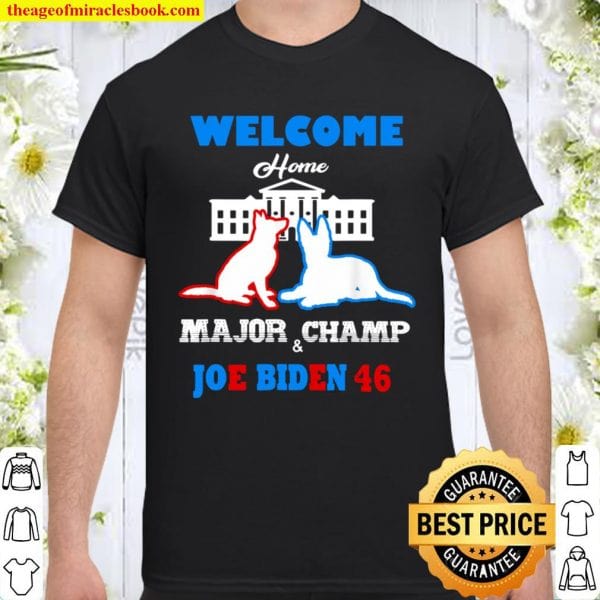 Music T-Shirts | Movie T-Shirts | Sport Merch – TeeFoxStore.com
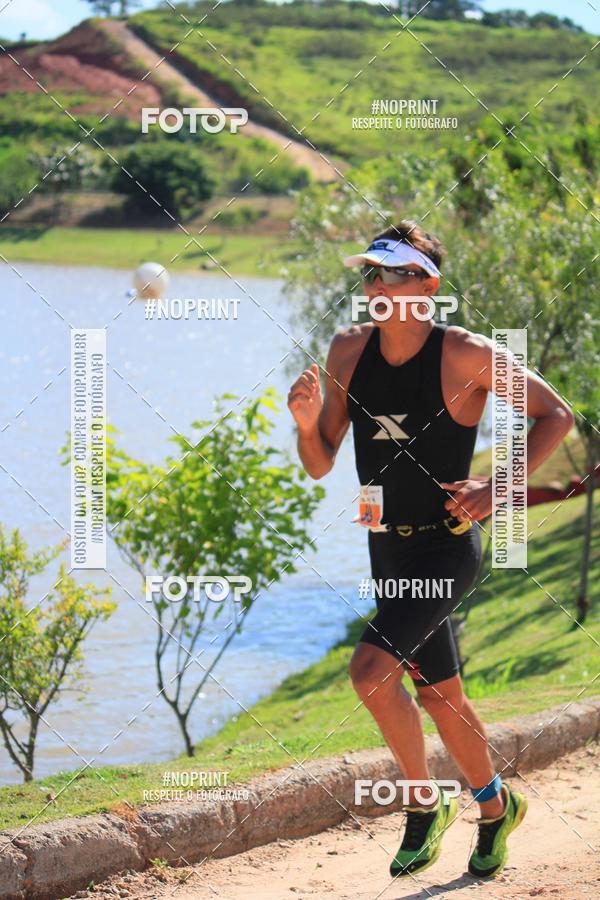 Buy your photos of the event4 Etapa Terra X3 - 07 e 08/12 on Fotop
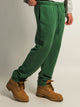 KOLBY KOLBY VINTAGE WASH LOUNGE PANT - PINE - Boathouse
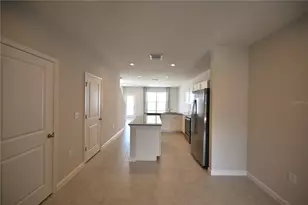 14261 Crimson Ave, Lakewood Ranch, FL 34211 - Photo 11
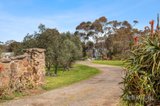 https://images.listonce.com.au/custom/160x/listings/114-dears-lane-stonehaven-vic-3218/173/01809173_img_04.jpg?-lEL9BvpbQc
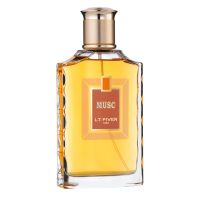 Musc Eau de Toilette Men L T Piver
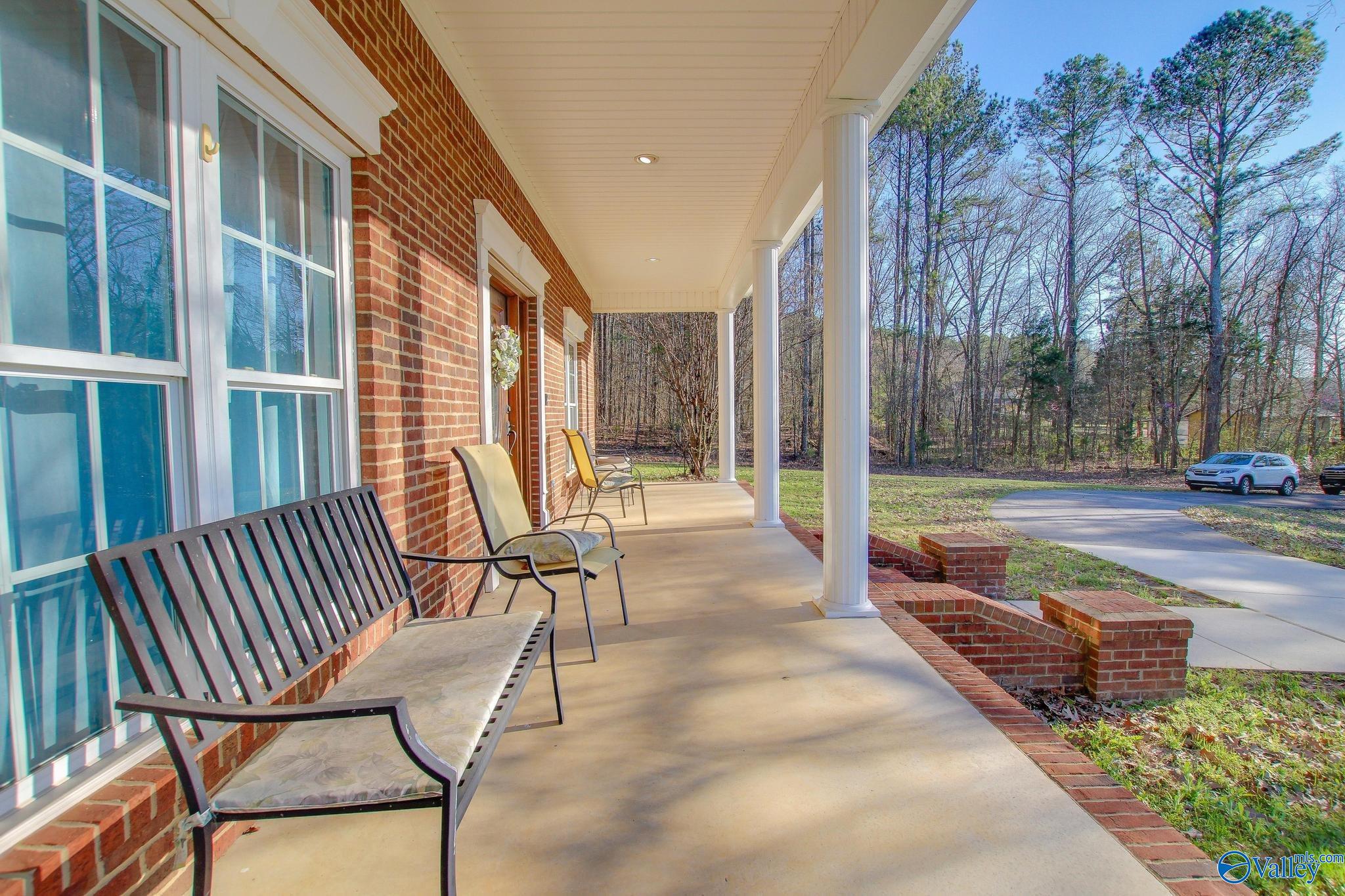 30 NE Gurley Road, Decatur, Alabama image 40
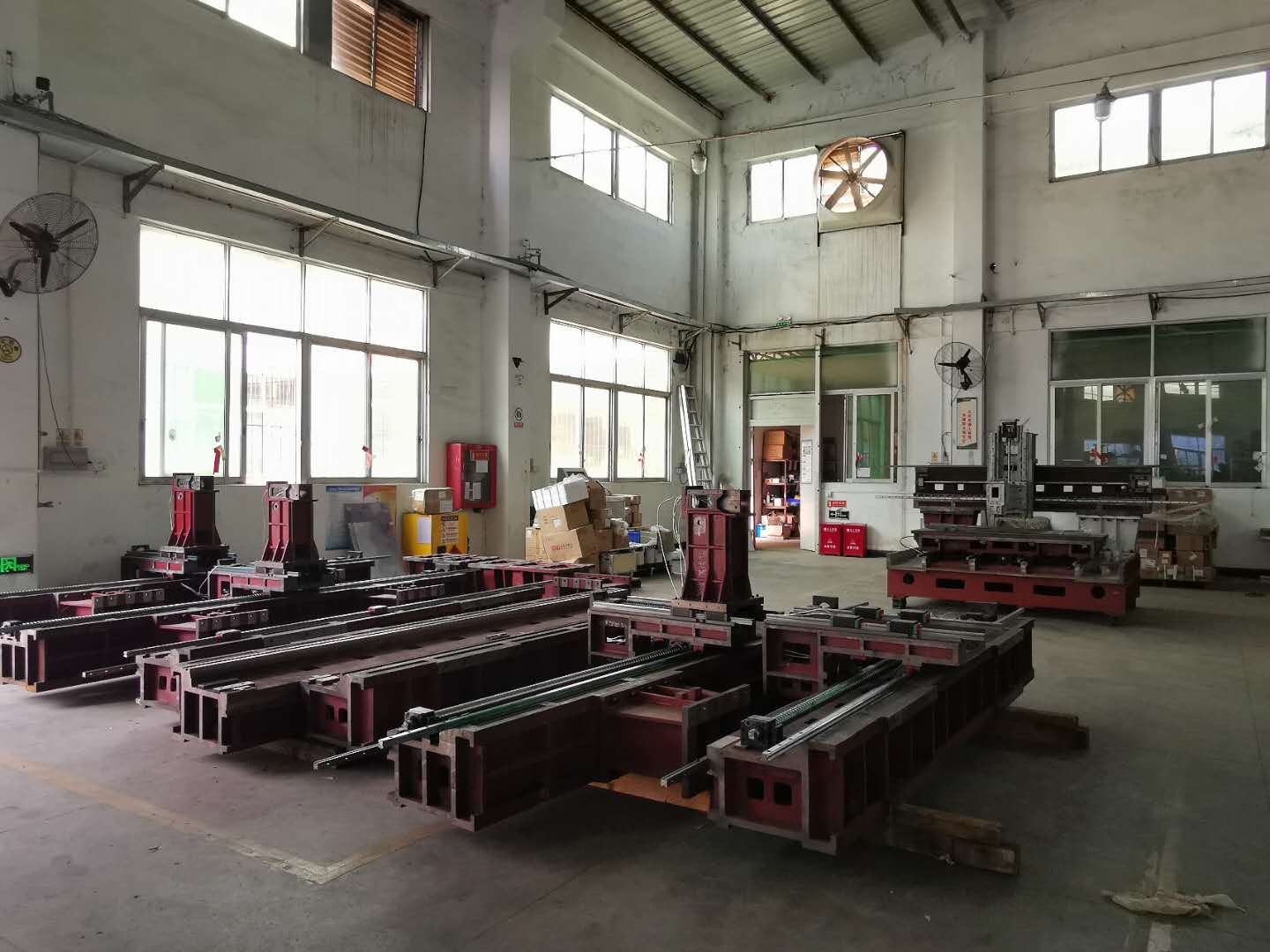 品脈數(shù)控板式家具生產(chǎn)線拆單分析處理軟件V1.0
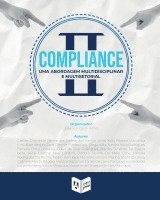 Compliance II 1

-.-.-

## PROBLEM
Copy every line of the material above word for word, keeping the lines in their original order. Include only the text and leave out the pictures.

## RESULT OF THIS EXERCISE
 Music T-Shirts | Movie T-Shirts | Sport Merch – TeeFoxStore.com
 Buy your photos of the event4 Etapa Terra X3 - 07 e 08/12 on Fotop
 KOLBY KOLBY VINTAGE WASH LOUNGE PANT - PINE - Boathouse
 14261 Crimson Ave, Lakewood Ranch, FL 34211 - Photo 11
 https://images.listonce.com.au/custom/160x/listings/114-dears-lane-stonehaven-vic-3218/173/01809173_img_04.jpg?-lEL9BvpbQc
 Musc Eau de Toilette Men L T Piver
 30 NE Gurley Road, Decatur, Alabama image 40
 品脈數(shù)控板式家具生產(chǎn)線拆單分析處理軟件V1.0
 Compliance II 1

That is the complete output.